▶ **Work to complete**
Set down exactly the lines from the one containing "Is pixel 113" through the last line of the records below, both included, and nothing else.

▶ **Task input**
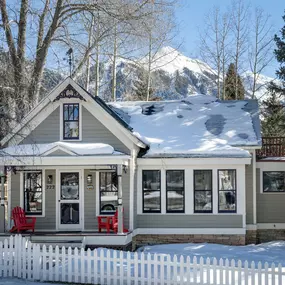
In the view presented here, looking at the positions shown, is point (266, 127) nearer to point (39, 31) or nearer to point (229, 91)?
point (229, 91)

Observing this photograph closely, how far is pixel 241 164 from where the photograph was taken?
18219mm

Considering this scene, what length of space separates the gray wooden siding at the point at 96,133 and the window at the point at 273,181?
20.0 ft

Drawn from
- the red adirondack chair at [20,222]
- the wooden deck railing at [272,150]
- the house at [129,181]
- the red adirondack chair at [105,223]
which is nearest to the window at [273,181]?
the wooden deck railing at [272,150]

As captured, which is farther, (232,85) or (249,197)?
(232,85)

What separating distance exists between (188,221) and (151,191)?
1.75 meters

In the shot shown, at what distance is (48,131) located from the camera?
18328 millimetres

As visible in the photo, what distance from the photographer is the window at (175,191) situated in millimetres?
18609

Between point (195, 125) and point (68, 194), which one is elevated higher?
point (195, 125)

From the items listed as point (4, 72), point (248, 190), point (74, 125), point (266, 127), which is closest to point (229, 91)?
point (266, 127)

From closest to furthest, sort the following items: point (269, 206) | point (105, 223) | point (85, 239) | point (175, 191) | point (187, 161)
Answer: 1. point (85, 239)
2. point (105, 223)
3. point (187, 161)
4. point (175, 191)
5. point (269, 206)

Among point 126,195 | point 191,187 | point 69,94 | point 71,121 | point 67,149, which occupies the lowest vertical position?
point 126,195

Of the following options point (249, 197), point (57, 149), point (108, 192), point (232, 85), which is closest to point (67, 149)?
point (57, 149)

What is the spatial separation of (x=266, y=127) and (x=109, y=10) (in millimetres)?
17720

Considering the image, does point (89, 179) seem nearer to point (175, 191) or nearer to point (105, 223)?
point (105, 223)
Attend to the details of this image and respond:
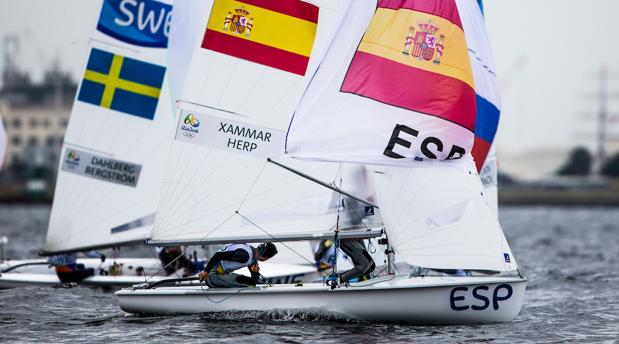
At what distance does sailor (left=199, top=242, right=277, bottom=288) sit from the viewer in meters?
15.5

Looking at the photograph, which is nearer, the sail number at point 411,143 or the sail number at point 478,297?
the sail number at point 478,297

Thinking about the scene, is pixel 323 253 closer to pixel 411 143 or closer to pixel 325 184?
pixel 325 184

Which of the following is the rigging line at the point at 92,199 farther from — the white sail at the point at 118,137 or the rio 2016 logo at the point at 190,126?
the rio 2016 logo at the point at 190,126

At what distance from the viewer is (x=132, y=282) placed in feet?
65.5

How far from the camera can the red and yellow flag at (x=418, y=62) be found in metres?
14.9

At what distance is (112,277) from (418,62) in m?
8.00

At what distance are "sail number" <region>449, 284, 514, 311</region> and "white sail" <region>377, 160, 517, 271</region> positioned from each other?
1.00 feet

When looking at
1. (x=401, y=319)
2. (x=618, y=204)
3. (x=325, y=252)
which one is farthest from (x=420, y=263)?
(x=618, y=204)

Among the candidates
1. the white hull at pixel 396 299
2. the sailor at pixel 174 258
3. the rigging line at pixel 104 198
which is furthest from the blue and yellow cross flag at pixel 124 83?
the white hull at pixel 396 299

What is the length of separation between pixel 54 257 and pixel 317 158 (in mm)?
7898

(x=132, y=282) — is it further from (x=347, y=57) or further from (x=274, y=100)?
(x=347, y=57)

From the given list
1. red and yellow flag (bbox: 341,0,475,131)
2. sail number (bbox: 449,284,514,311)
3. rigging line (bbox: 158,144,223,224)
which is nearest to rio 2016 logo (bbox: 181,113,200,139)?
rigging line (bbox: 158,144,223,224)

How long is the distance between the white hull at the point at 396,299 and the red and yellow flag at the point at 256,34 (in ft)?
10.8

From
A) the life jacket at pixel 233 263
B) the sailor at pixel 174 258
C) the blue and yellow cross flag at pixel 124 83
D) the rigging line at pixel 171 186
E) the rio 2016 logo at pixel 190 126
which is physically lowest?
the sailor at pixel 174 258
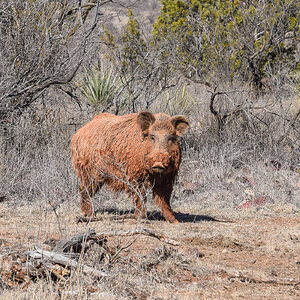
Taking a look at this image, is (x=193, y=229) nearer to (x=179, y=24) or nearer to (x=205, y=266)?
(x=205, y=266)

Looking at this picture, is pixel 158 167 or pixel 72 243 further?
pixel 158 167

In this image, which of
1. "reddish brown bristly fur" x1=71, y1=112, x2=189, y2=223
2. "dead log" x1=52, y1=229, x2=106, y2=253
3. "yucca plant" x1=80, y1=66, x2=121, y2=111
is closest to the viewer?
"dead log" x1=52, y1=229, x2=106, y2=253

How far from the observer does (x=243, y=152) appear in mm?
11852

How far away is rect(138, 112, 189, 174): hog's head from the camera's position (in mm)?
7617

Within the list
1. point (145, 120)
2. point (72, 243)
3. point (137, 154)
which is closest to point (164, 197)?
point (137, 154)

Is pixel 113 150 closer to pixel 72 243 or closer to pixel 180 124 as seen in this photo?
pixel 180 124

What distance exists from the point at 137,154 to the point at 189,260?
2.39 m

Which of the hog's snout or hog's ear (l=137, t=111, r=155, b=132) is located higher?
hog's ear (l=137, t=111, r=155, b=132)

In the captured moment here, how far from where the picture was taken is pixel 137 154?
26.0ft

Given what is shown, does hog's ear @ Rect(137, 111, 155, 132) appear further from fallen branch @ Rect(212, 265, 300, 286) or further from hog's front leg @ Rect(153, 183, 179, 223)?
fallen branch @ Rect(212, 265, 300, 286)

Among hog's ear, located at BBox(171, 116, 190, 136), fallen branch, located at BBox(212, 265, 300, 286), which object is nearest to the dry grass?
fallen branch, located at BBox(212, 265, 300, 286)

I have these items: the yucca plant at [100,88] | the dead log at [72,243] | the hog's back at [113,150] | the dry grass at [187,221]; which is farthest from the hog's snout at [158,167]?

▶ **Answer to the exercise**
Is pixel 113 150 closer to pixel 72 243 or closer to pixel 180 124 as seen in this photo?
pixel 180 124

What distance exists from the point at 137,154 to the point at 189,260?
2.39 m

Which of the hog's snout or hog's ear (l=137, t=111, r=155, b=132) is located higher?
hog's ear (l=137, t=111, r=155, b=132)

In the captured moment here, how far from where the picture was taken is pixel 137 154?
26.0ft

Given what is shown, does hog's ear @ Rect(137, 111, 155, 132) appear further from fallen branch @ Rect(212, 265, 300, 286) or further from hog's front leg @ Rect(153, 183, 179, 223)?
fallen branch @ Rect(212, 265, 300, 286)

Among hog's ear, located at BBox(171, 116, 190, 136), fallen branch, located at BBox(212, 265, 300, 286), which object is nearest to the dry grass?
fallen branch, located at BBox(212, 265, 300, 286)

I have these items: the yucca plant at [100,88] | the dead log at [72,243] | the hog's back at [113,150] | the dry grass at [187,221]; which is farthest from the hog's snout at [158,167]?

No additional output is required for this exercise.